Restlessness abroad - Medicare, education

National Review, Oct 28, 1996 by Wm. F. Buckley, Jr.

The man on my right was Mr. Civic-Minded Citizen, and soon conversation closed in on the problem of education. In his hometown of Midland, Texas, he told me, the black population is about 5 per cent. But some years ago a federal judge ordered busing in an attempt to bring about integration by the checkerboard approach. What happened, he says, is that in grades 1, 2, and 3, Midland children do exactly as well as their peers elsewhere. ''But when they get to fourth grade, they are moved into a pool,'' from which the individual student is sent to this school or that, designed to effect what in the Sixties was called ''scatteration.'' From that point on through the rest of their primary education their academic achievements move down. Why? ''Because they are separated from the children they have been associated with, their teachers are mostly concerned with goals other than education. Anyway'' -- his hands moved up, resignedly, ''that's what happened.'' Was there no way to placate the judge with another plan that retained the neighborhood school and effected integration? ''Nothing we've come up with.''

Elsewhere, the education issue focuses strongly on ''Catholic schools.'' The term is in quotation marks because the Catholic schools under consideration are hardly seminaries designed to introduce young students to recent papal encyclicals. The schools in question -- in New York, in Washington, D.C., in Milwaukee --aren't restricted to Catholic students. One high school in New York, with which I am familiar, is preponderantly black and Hispanic, its students primarily from single-parent households. One course in religion is taught, as one might expect. It has never been asserted about the school that it is primarily a religious institution. But in order to attend it, students' families, or friends, have to come up with $3,000. The cost per student in the public schools is $9,000. In the public schools, 15 per cent or fewer of the graduates go on to college. In the Catholic schools, the figure is 85 per cent.

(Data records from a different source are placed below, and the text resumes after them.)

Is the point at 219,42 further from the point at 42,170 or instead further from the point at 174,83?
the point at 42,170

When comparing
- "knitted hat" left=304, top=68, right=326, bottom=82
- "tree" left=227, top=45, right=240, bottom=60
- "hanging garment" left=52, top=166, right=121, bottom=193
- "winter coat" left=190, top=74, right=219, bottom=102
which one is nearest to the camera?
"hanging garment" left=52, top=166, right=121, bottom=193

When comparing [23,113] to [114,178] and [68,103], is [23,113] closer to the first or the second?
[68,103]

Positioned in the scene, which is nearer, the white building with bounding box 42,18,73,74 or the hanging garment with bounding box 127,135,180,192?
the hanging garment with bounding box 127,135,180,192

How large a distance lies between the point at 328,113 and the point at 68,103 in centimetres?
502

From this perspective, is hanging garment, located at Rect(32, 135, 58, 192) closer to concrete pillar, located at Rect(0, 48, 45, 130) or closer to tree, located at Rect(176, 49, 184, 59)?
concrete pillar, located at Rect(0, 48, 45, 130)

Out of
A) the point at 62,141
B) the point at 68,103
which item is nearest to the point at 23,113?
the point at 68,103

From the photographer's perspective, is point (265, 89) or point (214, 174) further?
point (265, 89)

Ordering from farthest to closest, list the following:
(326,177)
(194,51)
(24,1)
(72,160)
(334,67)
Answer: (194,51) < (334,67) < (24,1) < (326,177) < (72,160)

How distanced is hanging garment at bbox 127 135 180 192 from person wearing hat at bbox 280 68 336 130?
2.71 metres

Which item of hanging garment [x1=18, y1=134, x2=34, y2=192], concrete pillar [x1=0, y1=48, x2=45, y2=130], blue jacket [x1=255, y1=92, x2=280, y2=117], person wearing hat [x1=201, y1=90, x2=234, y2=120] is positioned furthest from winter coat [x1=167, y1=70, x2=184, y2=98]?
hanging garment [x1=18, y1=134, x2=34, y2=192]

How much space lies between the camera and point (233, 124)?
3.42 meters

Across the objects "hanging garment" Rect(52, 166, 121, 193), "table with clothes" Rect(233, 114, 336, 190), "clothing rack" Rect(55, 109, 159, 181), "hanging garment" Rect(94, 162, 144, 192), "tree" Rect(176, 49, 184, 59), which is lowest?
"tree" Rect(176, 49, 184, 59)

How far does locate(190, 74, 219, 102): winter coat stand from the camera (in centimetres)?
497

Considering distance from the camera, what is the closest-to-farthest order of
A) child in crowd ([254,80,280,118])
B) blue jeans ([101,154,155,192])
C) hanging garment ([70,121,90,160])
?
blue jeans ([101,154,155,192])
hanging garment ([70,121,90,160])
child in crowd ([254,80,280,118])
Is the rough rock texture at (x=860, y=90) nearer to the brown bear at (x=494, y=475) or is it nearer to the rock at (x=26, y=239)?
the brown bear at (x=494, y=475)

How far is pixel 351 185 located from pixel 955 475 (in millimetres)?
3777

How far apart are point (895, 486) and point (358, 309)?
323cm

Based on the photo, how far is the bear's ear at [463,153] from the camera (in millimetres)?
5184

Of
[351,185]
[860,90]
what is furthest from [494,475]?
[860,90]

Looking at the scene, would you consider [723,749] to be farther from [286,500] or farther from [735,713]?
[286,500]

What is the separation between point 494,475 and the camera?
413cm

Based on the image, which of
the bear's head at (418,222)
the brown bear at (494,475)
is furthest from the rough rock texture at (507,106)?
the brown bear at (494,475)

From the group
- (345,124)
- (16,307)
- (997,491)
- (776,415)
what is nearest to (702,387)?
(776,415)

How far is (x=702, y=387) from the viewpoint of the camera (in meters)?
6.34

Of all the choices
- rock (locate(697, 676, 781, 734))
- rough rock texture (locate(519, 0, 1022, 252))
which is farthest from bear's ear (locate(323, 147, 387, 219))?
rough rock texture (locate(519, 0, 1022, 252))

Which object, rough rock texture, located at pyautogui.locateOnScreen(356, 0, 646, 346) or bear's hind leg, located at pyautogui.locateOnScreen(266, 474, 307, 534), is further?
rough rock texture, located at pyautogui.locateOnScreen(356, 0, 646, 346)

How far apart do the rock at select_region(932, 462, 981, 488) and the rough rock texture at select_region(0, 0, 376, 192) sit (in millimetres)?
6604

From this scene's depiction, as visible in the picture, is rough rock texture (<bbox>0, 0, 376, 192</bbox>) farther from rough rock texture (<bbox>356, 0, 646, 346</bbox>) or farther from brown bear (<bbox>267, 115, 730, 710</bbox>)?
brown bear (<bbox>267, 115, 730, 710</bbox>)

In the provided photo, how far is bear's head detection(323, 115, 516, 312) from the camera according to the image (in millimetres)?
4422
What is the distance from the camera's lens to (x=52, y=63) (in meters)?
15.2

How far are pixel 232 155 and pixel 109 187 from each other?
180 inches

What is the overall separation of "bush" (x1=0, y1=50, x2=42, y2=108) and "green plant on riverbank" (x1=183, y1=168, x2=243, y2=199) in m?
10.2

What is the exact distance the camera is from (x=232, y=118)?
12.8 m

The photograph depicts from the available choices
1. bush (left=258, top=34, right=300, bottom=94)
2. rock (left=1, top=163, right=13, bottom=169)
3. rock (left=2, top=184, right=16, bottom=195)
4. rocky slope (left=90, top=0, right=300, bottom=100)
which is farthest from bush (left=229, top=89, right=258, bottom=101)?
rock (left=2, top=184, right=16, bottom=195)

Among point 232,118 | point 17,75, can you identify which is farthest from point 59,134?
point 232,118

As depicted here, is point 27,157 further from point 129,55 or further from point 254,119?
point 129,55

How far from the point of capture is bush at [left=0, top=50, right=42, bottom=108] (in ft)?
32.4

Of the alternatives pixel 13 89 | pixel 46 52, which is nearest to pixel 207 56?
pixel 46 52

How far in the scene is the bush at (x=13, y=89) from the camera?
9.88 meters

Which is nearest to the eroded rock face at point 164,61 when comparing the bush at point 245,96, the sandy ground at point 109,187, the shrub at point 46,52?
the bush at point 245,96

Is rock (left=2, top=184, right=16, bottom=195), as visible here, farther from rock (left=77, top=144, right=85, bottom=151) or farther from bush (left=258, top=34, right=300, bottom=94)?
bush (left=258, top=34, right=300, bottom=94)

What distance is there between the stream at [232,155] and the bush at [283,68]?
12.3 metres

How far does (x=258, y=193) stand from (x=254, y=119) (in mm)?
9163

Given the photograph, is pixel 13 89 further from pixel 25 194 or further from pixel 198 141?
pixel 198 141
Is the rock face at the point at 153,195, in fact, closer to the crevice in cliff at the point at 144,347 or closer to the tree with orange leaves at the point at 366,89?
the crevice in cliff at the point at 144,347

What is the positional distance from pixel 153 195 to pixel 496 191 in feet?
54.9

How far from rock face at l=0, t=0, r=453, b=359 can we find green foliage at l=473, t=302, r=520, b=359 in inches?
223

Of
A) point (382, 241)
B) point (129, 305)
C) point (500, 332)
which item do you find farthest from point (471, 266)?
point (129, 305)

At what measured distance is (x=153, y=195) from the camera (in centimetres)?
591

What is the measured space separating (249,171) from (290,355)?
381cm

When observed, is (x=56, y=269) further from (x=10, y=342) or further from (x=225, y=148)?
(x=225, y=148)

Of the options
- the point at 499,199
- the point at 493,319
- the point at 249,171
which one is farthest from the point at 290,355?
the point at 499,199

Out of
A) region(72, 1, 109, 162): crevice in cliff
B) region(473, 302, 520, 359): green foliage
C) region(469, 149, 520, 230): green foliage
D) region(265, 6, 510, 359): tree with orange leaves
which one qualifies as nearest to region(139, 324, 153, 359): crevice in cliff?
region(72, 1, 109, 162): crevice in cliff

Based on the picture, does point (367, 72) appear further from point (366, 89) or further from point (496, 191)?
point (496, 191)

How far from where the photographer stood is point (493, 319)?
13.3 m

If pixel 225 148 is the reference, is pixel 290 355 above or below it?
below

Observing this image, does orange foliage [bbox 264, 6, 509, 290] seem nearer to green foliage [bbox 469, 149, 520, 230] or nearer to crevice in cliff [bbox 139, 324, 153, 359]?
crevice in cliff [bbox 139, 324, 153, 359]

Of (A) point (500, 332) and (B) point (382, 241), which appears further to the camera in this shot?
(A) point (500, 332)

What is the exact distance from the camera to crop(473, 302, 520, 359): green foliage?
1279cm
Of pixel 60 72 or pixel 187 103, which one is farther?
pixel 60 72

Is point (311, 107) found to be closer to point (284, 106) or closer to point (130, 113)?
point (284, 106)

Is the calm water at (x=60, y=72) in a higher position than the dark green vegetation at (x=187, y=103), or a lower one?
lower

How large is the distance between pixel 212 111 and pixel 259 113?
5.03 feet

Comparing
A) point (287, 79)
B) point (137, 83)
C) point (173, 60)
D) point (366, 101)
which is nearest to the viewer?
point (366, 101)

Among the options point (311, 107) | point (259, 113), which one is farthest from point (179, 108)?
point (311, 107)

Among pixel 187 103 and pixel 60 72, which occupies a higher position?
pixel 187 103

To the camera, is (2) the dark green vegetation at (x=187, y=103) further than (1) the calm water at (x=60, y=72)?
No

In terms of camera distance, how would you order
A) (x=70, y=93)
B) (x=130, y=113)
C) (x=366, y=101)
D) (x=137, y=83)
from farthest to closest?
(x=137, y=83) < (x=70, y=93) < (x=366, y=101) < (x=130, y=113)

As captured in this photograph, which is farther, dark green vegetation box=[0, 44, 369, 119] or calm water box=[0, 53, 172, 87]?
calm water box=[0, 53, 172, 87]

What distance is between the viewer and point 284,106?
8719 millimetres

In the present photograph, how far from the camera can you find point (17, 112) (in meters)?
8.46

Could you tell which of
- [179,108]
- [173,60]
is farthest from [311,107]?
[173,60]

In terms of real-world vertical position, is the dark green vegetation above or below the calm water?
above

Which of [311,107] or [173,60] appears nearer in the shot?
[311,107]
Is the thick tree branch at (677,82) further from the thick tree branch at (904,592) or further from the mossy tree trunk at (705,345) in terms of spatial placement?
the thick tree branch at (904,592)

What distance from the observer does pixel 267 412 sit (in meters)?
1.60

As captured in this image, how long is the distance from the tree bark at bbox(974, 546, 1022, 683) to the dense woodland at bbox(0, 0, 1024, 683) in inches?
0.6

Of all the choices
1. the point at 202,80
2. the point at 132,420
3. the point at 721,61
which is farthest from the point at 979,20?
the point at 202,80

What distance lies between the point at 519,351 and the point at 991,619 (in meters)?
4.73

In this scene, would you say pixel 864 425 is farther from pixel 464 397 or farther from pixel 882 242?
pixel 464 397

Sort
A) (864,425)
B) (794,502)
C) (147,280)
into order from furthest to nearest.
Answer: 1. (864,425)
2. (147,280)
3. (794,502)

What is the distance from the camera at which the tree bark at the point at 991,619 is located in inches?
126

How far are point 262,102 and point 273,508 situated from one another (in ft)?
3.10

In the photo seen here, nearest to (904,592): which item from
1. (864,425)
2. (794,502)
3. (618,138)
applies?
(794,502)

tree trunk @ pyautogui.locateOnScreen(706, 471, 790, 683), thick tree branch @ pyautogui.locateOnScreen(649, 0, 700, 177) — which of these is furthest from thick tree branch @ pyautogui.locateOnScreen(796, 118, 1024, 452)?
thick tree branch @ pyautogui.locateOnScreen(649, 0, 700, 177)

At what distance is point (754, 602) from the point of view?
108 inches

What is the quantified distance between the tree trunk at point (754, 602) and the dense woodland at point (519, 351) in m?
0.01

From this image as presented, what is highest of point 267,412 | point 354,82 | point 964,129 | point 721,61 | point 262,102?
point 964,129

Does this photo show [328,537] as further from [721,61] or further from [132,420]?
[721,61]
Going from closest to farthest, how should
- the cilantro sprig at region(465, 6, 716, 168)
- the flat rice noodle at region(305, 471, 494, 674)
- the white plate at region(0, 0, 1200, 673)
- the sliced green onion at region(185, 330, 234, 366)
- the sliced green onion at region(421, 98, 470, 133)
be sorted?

Mr. William Bulger, formerly the undeniable boss of the city of Boston, and president of the Massachusetts Senate for almost 18 years, fought hard against the ideological bureaucracy, whose militant right hand has been the Boston Globe. In his book, While the Music Lasts: My Life in Politics, Mr. Bulger, now a professor at the University of Massachusetts, recalls the havoc brought on by the grandees of social architecture whose first (and only) mandate has been integration. But a side interest, fanatical in other quarters, has been a reading of the First Amendment that tells us that it is unconstitutional to ''use public money'' for ''religious schools.'' The teachers' unions are mobilized on the issue, and, as with busing, nothing very much happens except illiteracy, which prospers.

On another bent, a street-wise Democratic office-holder spoke about what one might expect from President Clinton in Term Two. ''Of course, he will do something about Medicare expenses. Why? Because he has to.'' Indeed. Unless by the year 2001 somebody invents a pill that abolishes every affliction from aneurysms to whooping cough, permitting Americans at an agreeable old age to wake up dead one morning, we are heading for an unbearable fiscal problem. My acquaintance reminded me that Mr. Fiscal is greatly profiting from the Depression of the Thirties. How so? Well, Americans walking into the retirement ages of 62 - 65 aren't very numerous, because back in 1931 - 34 Americans were not having many children. But as morale mounted, in mid-decade, the birth rate rose. Its effects will be felt at the end of the century.

It is sad, really, that no major political candidate is facing these issues head on. A successful Catholic school is no more offensive to general social objectives than a Catholic hospital that has crosses in patients' rooms. Under-educated black children are not benefited by under-educated white children. A slight stall in public spending on Medicare and Social Security does not make the looming crisis disappear. But our democratic system tends not to give us the major issues to confront. What if Mr. Dole had said that the Medicare program simply had to be rewired; that if the Constitution is really telling us that busing is required and religious schools are ineligible for public support, then let's revise the First Amendment, to make it mean what we lived with quite comfortably for a hundred and fifty years.

What a rush such proposals would bring to Inert America. And if this time around he failed, Mr. Dole would have the satisfaction felt by Winston Churchill, the first few times around.